Harper Executive Group Data Breach Affects 5,672: PHI and PII Exposed

Harper Executive Group Inc., a real estate company based in San Antonio, Texas, discovered a data breach on Jan. 14, 2026, involving sensitive personal, financial and health information.

The breach was disclosed to the Maine Attorney General and the Massachusetts Office of Consumer Affairs and Business Regulation on March 18, 2026, and to the Texas Attorney General on March 20, 2026.

The breach affected one Maine resident, 5,672 Texas residents and 14 Massachusetts residents. The company began notifying consumers on March 18, 2026, by U.S. mail and through a notice posted on its website.

What happened in the Harper Executive Group data breach

Harper Executive Group experienced a network disruption and promptly launched an investigation. The company engaged third-party specialists which determined that certain information within the company's systems was subject to unauthorized access or acquisition on or around March 3, 2025.

After discovering the disruption, the company worked to identify the data at risk and began a detailed review to determine what types of information may have been affected and which individuals were involved.
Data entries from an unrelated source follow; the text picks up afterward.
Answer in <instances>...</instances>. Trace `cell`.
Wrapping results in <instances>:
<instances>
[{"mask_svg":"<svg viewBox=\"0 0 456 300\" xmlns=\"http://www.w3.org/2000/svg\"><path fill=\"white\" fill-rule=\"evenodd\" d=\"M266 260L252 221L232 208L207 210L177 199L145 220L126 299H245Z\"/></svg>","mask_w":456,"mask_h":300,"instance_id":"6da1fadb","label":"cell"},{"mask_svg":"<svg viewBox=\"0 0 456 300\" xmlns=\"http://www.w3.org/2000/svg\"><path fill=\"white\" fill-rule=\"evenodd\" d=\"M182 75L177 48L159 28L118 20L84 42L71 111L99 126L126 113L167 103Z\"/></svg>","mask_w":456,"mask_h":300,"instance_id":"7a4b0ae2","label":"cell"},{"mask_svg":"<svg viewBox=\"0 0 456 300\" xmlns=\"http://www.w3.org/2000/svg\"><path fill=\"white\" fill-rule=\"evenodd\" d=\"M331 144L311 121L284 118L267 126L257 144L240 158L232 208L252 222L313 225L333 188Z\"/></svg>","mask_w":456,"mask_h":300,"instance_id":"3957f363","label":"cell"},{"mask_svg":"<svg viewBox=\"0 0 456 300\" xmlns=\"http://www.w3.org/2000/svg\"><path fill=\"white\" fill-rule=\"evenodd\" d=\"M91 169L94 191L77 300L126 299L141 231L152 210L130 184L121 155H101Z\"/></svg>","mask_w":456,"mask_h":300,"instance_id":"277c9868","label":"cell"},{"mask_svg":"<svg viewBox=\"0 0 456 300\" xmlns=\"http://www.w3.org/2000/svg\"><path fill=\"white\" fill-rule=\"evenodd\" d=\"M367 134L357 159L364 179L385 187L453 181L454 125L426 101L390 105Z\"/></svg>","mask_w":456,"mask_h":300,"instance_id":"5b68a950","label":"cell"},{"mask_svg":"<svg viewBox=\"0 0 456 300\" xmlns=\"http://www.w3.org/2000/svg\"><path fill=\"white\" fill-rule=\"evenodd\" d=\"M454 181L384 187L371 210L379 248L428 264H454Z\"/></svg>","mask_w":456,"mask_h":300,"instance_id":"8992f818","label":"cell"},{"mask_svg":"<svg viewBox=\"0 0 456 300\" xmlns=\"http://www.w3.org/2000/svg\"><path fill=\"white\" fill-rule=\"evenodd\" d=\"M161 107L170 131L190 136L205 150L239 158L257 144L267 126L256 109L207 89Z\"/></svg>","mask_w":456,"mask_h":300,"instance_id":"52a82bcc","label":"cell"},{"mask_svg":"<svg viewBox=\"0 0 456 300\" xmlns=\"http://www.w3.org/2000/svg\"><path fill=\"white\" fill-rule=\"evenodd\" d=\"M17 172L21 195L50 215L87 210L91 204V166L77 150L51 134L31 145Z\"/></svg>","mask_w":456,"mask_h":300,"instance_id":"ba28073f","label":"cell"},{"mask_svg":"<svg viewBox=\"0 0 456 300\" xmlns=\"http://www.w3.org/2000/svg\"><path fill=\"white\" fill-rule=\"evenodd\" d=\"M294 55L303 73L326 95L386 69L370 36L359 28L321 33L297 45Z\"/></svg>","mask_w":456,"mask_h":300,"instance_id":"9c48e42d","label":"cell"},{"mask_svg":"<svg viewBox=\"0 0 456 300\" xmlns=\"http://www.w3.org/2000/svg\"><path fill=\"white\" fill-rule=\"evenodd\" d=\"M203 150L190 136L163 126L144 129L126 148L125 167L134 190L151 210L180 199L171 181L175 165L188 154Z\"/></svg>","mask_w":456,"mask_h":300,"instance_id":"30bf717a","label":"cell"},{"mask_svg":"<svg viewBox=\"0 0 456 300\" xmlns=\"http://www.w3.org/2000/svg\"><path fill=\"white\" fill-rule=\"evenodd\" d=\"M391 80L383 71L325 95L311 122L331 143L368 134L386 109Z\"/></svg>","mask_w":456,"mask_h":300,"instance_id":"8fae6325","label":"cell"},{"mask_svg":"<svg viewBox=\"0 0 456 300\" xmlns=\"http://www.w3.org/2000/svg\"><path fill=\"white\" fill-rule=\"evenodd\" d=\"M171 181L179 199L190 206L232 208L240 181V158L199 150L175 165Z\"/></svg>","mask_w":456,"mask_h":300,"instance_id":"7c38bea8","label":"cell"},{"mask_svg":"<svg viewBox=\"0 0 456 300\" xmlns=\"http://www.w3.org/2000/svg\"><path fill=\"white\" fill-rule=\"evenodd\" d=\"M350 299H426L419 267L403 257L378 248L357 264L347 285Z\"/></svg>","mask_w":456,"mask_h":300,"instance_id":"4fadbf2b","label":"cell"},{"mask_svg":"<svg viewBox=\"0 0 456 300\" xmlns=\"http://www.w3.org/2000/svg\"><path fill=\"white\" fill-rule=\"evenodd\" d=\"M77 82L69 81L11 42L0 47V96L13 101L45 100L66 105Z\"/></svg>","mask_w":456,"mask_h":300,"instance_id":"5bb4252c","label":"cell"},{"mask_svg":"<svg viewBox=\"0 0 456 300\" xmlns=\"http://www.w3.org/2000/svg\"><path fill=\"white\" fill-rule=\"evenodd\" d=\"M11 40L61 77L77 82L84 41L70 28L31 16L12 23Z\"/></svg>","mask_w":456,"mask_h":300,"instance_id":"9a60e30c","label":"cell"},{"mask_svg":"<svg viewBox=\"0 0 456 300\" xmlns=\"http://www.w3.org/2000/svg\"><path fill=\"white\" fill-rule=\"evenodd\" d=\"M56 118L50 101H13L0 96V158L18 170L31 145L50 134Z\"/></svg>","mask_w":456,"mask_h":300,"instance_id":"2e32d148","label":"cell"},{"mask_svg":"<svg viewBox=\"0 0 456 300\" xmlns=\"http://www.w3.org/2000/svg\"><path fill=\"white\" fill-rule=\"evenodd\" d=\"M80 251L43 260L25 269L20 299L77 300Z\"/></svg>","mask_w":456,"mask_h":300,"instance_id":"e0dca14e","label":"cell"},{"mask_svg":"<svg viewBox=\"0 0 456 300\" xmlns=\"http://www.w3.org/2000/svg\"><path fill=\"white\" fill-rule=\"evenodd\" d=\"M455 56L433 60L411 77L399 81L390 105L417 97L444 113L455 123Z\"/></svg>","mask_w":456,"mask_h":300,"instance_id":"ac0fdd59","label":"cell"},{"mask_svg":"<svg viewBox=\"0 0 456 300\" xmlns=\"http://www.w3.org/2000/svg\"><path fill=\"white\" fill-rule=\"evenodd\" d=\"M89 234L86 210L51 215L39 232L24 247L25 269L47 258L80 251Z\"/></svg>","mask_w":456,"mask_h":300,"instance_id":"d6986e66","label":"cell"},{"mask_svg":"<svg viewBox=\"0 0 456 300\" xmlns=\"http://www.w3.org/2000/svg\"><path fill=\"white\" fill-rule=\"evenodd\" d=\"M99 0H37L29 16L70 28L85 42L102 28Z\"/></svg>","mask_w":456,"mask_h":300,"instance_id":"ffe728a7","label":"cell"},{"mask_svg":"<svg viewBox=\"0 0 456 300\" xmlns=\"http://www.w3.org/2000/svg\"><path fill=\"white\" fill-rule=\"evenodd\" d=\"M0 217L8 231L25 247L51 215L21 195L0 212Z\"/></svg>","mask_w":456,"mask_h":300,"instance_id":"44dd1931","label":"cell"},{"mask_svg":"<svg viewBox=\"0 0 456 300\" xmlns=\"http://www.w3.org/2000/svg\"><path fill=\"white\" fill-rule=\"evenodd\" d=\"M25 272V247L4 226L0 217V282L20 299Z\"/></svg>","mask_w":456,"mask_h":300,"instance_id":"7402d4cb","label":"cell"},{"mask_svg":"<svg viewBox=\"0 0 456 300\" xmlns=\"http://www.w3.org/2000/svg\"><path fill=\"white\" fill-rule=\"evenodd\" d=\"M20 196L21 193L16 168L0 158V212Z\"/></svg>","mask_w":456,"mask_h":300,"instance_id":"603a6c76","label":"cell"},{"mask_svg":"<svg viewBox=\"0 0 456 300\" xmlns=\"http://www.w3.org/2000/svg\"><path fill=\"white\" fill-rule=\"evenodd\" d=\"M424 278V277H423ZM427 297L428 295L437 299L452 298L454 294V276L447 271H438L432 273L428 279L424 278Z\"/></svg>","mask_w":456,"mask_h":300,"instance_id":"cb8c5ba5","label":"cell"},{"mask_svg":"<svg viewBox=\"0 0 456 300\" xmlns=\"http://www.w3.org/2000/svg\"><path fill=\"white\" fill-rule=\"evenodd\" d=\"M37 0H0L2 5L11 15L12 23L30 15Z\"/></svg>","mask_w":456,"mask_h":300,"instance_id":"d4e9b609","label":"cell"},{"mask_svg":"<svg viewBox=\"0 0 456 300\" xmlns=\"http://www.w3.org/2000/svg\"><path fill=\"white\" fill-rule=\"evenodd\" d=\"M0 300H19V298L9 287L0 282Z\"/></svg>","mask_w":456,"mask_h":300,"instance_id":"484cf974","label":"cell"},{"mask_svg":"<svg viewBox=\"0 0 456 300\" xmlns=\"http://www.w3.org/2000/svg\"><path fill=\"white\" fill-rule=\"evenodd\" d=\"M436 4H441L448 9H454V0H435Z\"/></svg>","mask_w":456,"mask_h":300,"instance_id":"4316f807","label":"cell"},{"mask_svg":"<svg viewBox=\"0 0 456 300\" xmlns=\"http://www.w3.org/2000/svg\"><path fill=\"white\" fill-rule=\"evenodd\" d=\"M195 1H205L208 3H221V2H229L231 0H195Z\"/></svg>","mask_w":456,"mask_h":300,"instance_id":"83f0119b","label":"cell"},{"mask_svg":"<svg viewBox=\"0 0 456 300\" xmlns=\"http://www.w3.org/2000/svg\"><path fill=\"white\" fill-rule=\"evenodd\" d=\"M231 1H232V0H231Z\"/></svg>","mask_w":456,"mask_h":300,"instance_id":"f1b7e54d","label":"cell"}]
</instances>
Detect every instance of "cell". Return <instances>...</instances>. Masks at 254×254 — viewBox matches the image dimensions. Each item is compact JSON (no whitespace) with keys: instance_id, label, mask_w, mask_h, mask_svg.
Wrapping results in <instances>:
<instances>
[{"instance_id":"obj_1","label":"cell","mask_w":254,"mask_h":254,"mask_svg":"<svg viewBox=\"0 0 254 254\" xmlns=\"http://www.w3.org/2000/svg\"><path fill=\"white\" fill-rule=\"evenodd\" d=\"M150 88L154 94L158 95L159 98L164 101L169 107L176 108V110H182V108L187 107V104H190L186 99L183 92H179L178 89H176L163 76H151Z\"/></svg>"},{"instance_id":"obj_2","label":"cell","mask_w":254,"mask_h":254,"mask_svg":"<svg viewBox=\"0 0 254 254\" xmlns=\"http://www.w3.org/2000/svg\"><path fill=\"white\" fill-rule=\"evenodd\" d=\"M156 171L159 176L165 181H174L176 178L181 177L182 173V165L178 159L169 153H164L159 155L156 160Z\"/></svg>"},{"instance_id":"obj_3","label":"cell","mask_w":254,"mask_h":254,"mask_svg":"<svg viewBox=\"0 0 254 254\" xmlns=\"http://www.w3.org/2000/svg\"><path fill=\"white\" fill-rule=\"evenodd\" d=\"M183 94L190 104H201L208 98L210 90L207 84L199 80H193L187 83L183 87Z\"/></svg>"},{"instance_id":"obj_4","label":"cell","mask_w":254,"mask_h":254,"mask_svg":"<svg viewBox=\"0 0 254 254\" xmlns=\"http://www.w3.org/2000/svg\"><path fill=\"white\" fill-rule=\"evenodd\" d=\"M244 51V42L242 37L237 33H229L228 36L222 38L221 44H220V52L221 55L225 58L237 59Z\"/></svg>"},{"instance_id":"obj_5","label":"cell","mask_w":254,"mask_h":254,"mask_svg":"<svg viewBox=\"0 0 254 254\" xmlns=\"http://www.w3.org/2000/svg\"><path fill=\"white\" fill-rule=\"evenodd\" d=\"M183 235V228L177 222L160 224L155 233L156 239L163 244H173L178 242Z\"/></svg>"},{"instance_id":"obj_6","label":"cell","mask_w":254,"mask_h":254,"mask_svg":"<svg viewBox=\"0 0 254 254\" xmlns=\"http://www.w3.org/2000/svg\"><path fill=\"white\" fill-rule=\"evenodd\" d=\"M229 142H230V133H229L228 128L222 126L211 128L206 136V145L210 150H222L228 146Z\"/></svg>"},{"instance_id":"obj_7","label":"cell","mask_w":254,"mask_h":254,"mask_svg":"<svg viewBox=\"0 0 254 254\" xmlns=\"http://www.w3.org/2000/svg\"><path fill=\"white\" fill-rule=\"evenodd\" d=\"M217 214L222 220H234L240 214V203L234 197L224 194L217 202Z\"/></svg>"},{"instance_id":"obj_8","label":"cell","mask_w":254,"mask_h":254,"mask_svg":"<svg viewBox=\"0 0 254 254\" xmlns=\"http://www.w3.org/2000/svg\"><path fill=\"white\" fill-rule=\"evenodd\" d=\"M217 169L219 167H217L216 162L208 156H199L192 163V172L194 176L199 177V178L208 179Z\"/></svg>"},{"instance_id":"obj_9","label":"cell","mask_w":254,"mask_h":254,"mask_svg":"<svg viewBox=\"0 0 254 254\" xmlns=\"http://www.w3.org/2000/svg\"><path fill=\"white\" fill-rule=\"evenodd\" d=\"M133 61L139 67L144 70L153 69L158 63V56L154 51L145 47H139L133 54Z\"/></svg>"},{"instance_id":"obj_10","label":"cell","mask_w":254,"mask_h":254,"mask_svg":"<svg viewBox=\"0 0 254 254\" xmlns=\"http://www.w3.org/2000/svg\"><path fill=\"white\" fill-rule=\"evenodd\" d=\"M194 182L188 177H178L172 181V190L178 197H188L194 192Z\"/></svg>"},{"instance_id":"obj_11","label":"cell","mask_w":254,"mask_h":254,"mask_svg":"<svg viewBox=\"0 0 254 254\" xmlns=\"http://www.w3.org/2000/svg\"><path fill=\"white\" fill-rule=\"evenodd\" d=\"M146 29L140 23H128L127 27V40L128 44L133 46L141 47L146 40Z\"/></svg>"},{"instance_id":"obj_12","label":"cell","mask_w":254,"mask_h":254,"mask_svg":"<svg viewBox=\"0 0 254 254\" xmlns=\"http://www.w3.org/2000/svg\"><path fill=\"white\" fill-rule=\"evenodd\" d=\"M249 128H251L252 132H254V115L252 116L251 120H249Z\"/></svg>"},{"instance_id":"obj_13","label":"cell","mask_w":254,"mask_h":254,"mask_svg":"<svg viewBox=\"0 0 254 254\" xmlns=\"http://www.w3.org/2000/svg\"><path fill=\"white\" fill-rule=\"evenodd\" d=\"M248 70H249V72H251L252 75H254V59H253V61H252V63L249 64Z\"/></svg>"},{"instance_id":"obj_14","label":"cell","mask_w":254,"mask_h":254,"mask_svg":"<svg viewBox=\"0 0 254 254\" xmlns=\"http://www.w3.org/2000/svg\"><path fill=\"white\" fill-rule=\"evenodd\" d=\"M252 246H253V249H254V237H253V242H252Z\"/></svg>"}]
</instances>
Upon completing its review, the company determined that certain personal information may have been impacted.

The range of information potentially exposed included personally identifiable information (PII) such as names, Social Security numbers, dates of birth, driver's license numbers, state ID card numbers, government-issued ID numbers (such as passports), financial account numbers and credit or debit card numbers.

The breach also potentially exposed protected health information (PHI), including medical information and health insurance information.

Harper Executive Group's response to the breach

Given the sensitivity of the information potentially exposed, the company is offering complimentary credit monitoring and identity protection services through IDX. These services are being offered for a period of 24 months.

Affected individuals can enroll by visiting the IDX enrollment page and using the enrollment code provided in their notification letter. The deadline to enroll is June 17, 2026.

Those with questions can contact the company's dedicated assistance line at 1-888-201-5115, where IDX representatives are available Monday through Friday.

Steps to take if your information was exposed

• Place a credit freeze with all three credit bureaus by contacting Equifax (1-888-298-0045), Experian (1-888-397-3742) and TransUnion (1-800-680-7289) to help prevent new accounts from being opened using stolen information.
• Request free credit reports at AnnualCreditReport.com and review them carefully for unfamiliar accounts or credit inquiries.
• Monitor financial accounts and bank statements for unauthorized transactions, and report any suspicious activity to the financial institution right away.
• Review health insurance statements for claims or services not received, since medical and health insurance information were potentially exposed in this breach.
• Watch for phishing attempts that reference Harper Executive Group or this data breach by name, as scammers may try to use the incident to trick people into sharing more personal information.
• Report signs of identity theft to the Federal Trade Commission at identitytheft.gov or by calling 1-877-438-4338.